Source text:
+ + + + + + +

Results
Overview of the Experiment
This experiment evaluates the performance of fine-tuned models using different masking strategies on Sentinel-2 satellite imagery.
The models were trained using either all Bands, elaborated on analysis Part A, or only RGB channels, elaborated on analysis Part B,
from Sentinel-2 images, each with two masking approaches:
High Reflectance Mask: Setting all values in the masked pixels to a random number between 0.7 and 1 (same value across all bands);
Null Mask: Setting the masked pixel values to -9999.
In total, there are 4 scenarios studied.
Result Analysis Part A - Masking Strategies when all bands from Sentinel-2 are available
Overall Performance
The results show that both masking strategies yield relatively high performance, with mean F1-scores and accuracies above 0.7 for both approaches. However, the High Reflectance Mask consistently outperforms the Null Mask:
High Reflectance Mask: Mean F1-Score = 0.78, Mean Accuracy = 0.79
Null Mask: Mean F1-Score = 0.71, Mean Accuracy = 0.73
Here are the accuracy and F1-Score results for each trained model evaluated by the range of percentages of masked pixels:
Accuracy by Different Percent of Masking on Training - All Bands - High Reflectance Mask
Accuracy by Different Percent of Masking on Training - All Bands - Null Mask
Null masking likely introduces discontinuities in data, reducing the ability to interpolate masked regions effectively. This could lead to lower overall accuracy compared to the high reflectance mask. By setting masked pixels to reflectance values (0.6 to 1), the strategy mimics spectral properties seen in highly reflective surfaces (e.g., water, urban materials). This helps maintain continuity in spectral data, enabling models to learn patterns in the context of realistic reflectance values. This explains the consistently higher accuracy.
In addition, Reflectance Mask may act as a form of augmentation, simulating reflective surfaces like snow or water. Null Mask lacks this advantage.
Each plotted line is a model trained on a different percentage of masked pixels
Accuracy by Different Percent of Masking on Training - All Bands - High Reflectance Mask
Accuracy by Different Percent of Masking on Training - All Bands - Null Mask
This suggests that preserving some information in the masked areas (by using high reflectance values) is more productive for the model's learning process than completely nullifying the masked pixels.
Performance Across Classes
To understand how masking strategies affect class-specific performance, I analyzed the Accuracy and F1-scores for each class. The results reveal distinct patterns:
Accuracy by class - All Bands - High Reflectance Mask
Accuracy by class - All Bands - Null Mask
High Reflectance Classes (e.g., SeaLake, River): Both strategies perform well on these classes, with the high reflectance Mask slightly outperforming. High reflectance values align naturally with these classes, making the high reflectance Mask’s artificial reflectance a better approximation than the Null Mask.

+ + + + + + +

Supplied information:
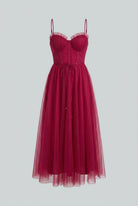Elegant wine red midi dress by Lumina Wear, featuring a versatile cut and feminine silhouette for women.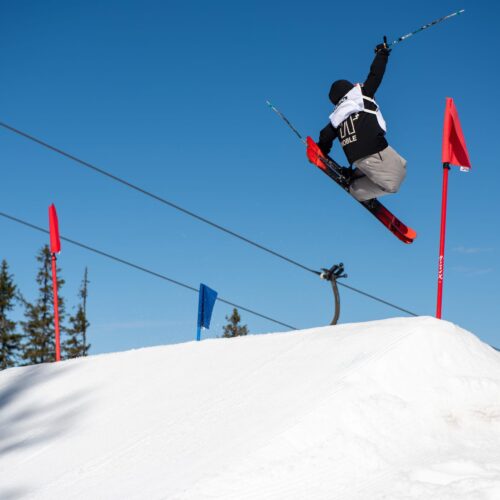 Skiløbere hopper over sneklædte spring med krydsede ski under klar blå himmel og farvede flag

+ + + + + + +

Reproduce the part of the Sentinel-2 masking results starting at "Each plotted line" and ending at "the masked pixels.". Rely only on the Sentinel-2 masking results, not the listing.

Each plotted line is a model trained on a different percentage of masked pixels
Accuracy by Different Percent of Masking on Training - All Bands - High Reflectance Mask
Accuracy by Different Percent of Masking on Training - All Bands - Null Mask
This suggests that preserving some information in the masked areas (by using high reflectance values) is more productive for the model's learning process than completely nullifying the masked pixels.